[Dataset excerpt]
= = = = =

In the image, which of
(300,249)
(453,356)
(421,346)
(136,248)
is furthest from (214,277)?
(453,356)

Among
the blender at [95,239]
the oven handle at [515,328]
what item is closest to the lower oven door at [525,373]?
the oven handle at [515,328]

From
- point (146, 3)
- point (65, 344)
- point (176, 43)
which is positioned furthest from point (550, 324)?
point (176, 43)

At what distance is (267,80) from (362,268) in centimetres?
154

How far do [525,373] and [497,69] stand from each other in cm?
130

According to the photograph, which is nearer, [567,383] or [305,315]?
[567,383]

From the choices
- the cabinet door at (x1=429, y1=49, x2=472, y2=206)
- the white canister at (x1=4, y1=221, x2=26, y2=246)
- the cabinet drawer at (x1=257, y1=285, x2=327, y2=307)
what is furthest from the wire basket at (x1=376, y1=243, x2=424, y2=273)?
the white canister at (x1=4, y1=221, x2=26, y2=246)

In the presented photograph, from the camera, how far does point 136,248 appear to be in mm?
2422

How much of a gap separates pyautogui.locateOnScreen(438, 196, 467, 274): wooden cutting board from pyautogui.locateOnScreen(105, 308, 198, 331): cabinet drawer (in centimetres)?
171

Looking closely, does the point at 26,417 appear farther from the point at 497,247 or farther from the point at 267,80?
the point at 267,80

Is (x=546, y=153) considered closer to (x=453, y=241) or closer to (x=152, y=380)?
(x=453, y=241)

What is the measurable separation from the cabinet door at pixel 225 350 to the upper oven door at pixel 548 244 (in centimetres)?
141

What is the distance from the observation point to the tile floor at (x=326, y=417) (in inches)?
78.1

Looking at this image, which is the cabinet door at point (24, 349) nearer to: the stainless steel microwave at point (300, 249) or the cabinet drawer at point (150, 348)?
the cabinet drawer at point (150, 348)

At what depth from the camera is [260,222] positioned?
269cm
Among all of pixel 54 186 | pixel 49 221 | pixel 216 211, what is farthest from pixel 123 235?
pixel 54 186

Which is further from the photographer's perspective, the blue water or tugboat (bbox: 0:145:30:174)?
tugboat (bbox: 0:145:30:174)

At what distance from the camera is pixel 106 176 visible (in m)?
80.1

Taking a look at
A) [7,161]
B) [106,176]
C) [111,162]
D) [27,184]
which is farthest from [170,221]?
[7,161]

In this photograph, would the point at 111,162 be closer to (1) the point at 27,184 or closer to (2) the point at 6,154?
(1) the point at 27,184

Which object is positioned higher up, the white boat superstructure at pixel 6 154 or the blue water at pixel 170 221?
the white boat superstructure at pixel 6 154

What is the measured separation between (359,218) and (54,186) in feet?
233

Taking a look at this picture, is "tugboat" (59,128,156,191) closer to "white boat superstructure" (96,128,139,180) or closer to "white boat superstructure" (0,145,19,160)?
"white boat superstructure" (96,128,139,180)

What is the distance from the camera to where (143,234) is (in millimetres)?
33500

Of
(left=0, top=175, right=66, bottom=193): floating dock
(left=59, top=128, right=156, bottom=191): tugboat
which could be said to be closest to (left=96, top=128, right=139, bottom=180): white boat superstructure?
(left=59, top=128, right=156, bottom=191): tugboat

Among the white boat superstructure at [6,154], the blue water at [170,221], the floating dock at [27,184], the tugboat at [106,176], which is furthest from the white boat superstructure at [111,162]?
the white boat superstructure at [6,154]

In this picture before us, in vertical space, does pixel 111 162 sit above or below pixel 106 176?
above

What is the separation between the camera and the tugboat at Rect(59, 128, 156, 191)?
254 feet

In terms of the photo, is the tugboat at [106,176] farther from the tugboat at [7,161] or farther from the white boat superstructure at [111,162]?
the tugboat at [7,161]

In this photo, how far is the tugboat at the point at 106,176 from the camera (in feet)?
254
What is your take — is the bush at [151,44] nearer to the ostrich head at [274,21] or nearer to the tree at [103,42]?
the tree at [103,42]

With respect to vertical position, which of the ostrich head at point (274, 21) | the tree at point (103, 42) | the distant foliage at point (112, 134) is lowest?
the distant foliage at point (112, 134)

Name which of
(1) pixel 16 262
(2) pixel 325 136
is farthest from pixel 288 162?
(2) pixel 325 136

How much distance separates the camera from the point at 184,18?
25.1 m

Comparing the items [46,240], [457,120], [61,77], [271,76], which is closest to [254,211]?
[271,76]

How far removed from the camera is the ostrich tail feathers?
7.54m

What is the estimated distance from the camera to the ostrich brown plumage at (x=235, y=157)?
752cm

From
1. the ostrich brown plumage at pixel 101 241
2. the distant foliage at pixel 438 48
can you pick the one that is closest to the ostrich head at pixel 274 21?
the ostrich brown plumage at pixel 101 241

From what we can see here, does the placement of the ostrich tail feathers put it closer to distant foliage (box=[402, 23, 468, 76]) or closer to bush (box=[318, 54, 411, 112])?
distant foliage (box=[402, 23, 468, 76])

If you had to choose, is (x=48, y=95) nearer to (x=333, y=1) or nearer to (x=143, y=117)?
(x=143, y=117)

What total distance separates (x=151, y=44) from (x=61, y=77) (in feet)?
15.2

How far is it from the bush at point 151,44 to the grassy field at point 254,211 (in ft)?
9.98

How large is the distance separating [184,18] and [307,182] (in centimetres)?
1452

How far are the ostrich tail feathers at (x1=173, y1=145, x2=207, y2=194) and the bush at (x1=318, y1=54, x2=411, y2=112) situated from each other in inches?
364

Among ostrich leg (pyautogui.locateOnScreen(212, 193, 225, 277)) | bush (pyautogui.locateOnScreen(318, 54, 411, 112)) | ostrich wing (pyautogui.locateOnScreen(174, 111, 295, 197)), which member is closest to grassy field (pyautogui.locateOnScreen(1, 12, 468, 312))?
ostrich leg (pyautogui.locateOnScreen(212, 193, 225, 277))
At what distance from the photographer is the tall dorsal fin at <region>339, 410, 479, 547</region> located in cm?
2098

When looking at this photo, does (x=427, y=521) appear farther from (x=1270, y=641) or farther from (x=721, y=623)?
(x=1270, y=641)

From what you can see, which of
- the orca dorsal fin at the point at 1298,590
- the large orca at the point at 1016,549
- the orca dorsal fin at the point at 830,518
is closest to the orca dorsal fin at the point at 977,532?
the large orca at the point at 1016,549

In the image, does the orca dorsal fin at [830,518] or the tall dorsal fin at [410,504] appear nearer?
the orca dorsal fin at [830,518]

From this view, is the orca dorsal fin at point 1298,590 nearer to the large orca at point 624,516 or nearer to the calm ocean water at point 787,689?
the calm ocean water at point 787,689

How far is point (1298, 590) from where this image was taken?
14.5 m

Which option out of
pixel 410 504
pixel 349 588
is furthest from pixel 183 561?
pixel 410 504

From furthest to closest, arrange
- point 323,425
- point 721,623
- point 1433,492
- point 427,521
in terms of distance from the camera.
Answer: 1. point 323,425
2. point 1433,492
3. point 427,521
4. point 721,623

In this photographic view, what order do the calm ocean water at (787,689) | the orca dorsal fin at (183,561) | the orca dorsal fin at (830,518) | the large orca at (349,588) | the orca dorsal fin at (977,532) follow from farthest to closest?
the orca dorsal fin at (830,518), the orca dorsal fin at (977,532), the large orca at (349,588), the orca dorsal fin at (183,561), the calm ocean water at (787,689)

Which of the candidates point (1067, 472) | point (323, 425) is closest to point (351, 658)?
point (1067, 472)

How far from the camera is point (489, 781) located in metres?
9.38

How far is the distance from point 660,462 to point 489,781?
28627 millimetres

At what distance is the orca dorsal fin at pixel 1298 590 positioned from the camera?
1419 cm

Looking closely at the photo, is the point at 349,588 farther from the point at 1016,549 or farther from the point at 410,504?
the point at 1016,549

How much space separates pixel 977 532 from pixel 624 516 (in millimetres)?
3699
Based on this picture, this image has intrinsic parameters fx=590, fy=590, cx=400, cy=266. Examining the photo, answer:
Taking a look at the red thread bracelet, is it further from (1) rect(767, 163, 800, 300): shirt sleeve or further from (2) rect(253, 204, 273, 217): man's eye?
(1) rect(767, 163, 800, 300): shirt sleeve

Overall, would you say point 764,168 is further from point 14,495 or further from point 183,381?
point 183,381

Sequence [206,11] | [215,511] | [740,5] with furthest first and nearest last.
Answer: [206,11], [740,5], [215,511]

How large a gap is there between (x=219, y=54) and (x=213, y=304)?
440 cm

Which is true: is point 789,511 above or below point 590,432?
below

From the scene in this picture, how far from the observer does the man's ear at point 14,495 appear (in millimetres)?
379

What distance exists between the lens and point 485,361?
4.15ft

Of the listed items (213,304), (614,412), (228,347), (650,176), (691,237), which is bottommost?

= = = = =

:: Required work ::
Take the line in which "Which option out of" occurs and each subsequent line through the end; give these lines again without alteration.

:: Solution ::
Which option out of
pixel 410 504
pixel 349 588
is furthest from pixel 183 561?
pixel 410 504

From furthest to closest, arrange
- point 323,425
- point 721,623
- point 1433,492
- point 427,521
in terms of distance from the camera.
Answer: 1. point 323,425
2. point 1433,492
3. point 427,521
4. point 721,623

In this photographic view, what order do the calm ocean water at (787,689) | the orca dorsal fin at (183,561) | the orca dorsal fin at (830,518) | the large orca at (349,588) | the orca dorsal fin at (977,532) follow from farthest to closest?
the orca dorsal fin at (830,518), the orca dorsal fin at (977,532), the large orca at (349,588), the orca dorsal fin at (183,561), the calm ocean water at (787,689)

Which of the candidates point (1067, 472) | point (323, 425) is closest to point (351, 658)?
point (1067, 472)

How far from the camera is point (489, 781) located in metres?
9.38

How far is the distance from point 660,462 to point 489,781?
28627 millimetres

At what distance is the orca dorsal fin at pixel 1298 590 positioned from the camera?
1419 cm

Looking closely at the photo, is the point at 349,588 farther from the point at 1016,549 or farther from the point at 410,504?
the point at 1016,549

How much space separates pixel 977 532 from pixel 624 516 (in millimetres)?
3699
Based on this picture, this image has intrinsic parameters fx=590, fy=590, cx=400, cy=266. Examining the photo, answer:
Taking a look at the red thread bracelet, is it further from (1) rect(767, 163, 800, 300): shirt sleeve or further from (2) rect(253, 204, 273, 217): man's eye?
(1) rect(767, 163, 800, 300): shirt sleeve

Overall, would you say point 764,168 is further from point 14,495 or further from point 183,381?
point 183,381

Sequence [206,11] | [215,511] | [740,5] with furthest first and nearest last.
Answer: [206,11], [740,5], [215,511]

How large a gap is there between (x=219, y=54) and (x=213, y=304)?
440 cm

Which is true: is point 789,511 above or below point 590,432?
below

From the scene in this picture, how far from the observer does the man's ear at point 14,495 appear (in millimetres)?
379

What distance exists between the lens and point 485,361?
4.15ft

Of the listed items (213,304), (614,412), (228,347), (650,176), (691,237), which is bottommost?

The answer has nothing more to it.